→ POTONGAN DOKUMEN
PADANG, METRO – Aktivitas gempa yang terjadi puluhan kali belakangan ini, ikut mempengaruhi potensi gempa di pusat Megatrust Kabupaten kepulauan Mentawai.
”Dikhawatirkan aktivitas gempa di pinggiran megatrusht ini, pertanda untuk potensi kejadian gempa yang lebih besar. Kita harapkan tidak terjadi dalam waktu dekat. Meskipun secara hukum alam cepat atau lambat akan terjadi juga. Kita harapkan kita masih punya waktu untuk bias siap-siaga,” ungkap, Danny Hilman Natawidjaja, Peneliti Gempa dan Tsunami dari LIPI.
Ketua Pokja Geologi PuSGeN (Pusat Studi Gempa Nasional) ini juga mengungkapkan, gempa di pusat megathrust ini bisa pecah dengan skala 8,8 SR maksimum. Megathrust Mentawai adalah satu-satunya segmen yang belum lepas, setelah terjadinya rentetan gempa megathrust sejak gempa dan tsunami di Aceh 2004. Jika gempa ini terjadi, tinggi tsunami di Pantai Sumbar berkisar antara 5–10 meter.
Karakteristik dan siklus gempa megathrust Mentawai sudah dipelajari, dengan detil, hasil studinya lengkap, dan publikasinya sangat banyak. “Sejak gempa 2007, sudah memasuki perioda pelepasan gempa. Menunggu gempa megathrust ini. Tetap kita tidak bisa tahu, kapan gempa akan terjadi,” ujarnya.
Ancaman gempa megathrust menurutnya harus diwaspadai. Namun, bukan disikapi dengan panik. Masyarakat dan pemerintah bisa lebih sadar, bahwa ancaman gempa dan tsunami megathrust di Mentawai itu masih ada dan belum selesai,” ungkap Danny.
Kesiapsiagaan menurutnya, harus dinaikan tingkatnya. Makin hari makin baik dan makin kuat. Jangan musiman, yang makin hari makin melempem. Khusus masyarakat di pinggir pantai, harus paham betul ancaman itu masih ada.

→ DATA BERIKUT
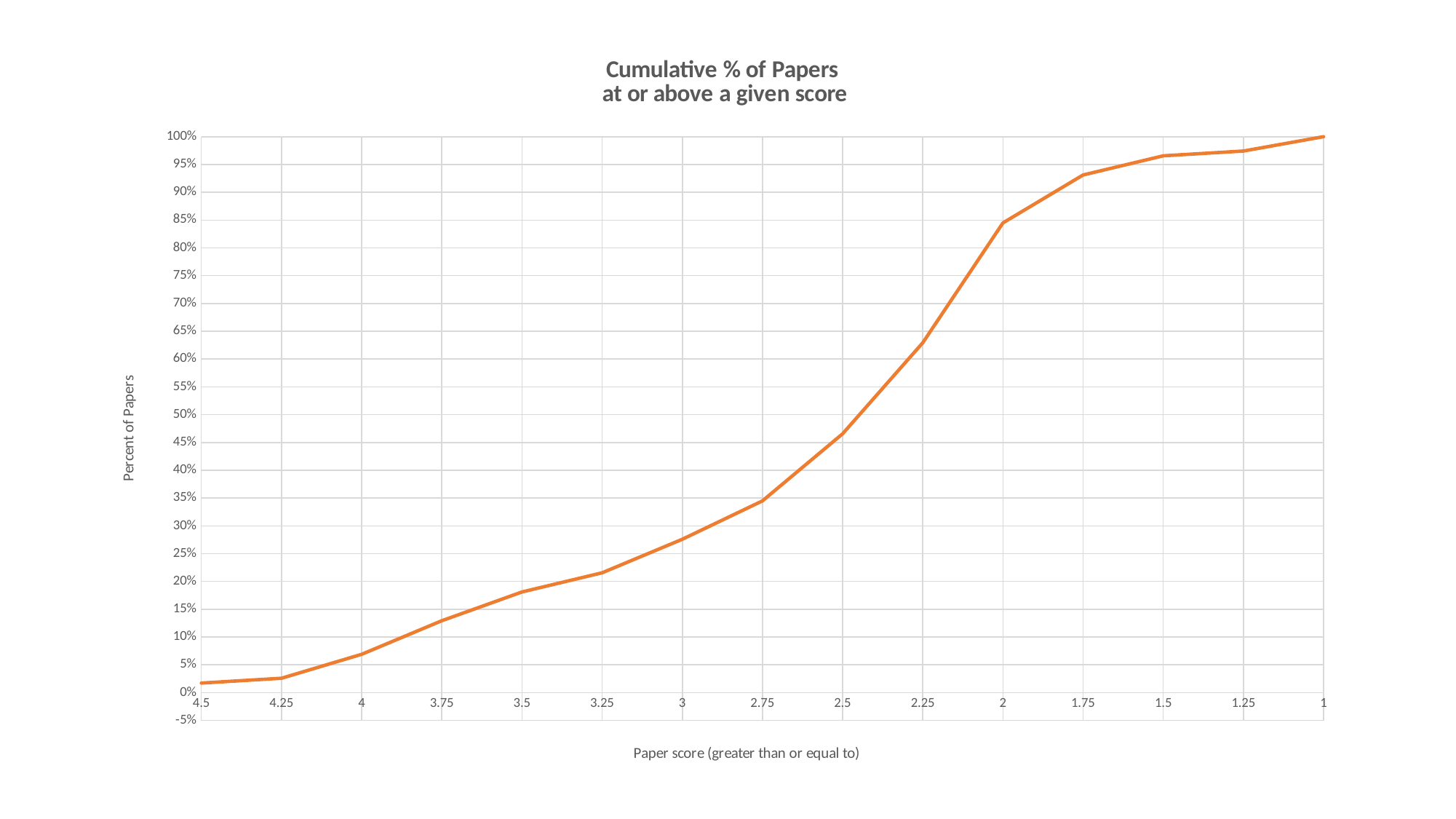
Which is larger, the value at a paper score of 2.25 or the value at a paper score of 3? 2.25 What is the label of the vertical axis? Percent of Papers Do the values rise or fall moving from left to right along the x axis? rise What is the title of the chart? Cumulative % of Papers at or above a given score Is the value for a paper score of 3.5 greater or less than 20%? less At which paper score is the cumulative percent of papers lowest? 4.5 At which paper score is the cumulative percent of papers highest? 1 What is the cumulative percent of papers at a paper score of 1? 100% Is the value for a paper score of 2.5 greater or less than 40%? greater Is the value for a paper score of 2 greater or less than 80%? greater How many paper score categories are shown along the x axis? 15 What kind of chart is shown on the slide? line chart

→ YANG PERLU DIKERJAKAN
Berdasarkan potongan dokumen, berapa kisaran tinggi tsunami di Pantai Sumbar apabila gempa megathrust Mentawai terjadi? Daftar tersebut tidak berkaitan dengan potongan dokumen.

→ JAWABAN LATIHAN
Tinggi tsunami di Pantai Sumbar berkisar antara 5–10 meter.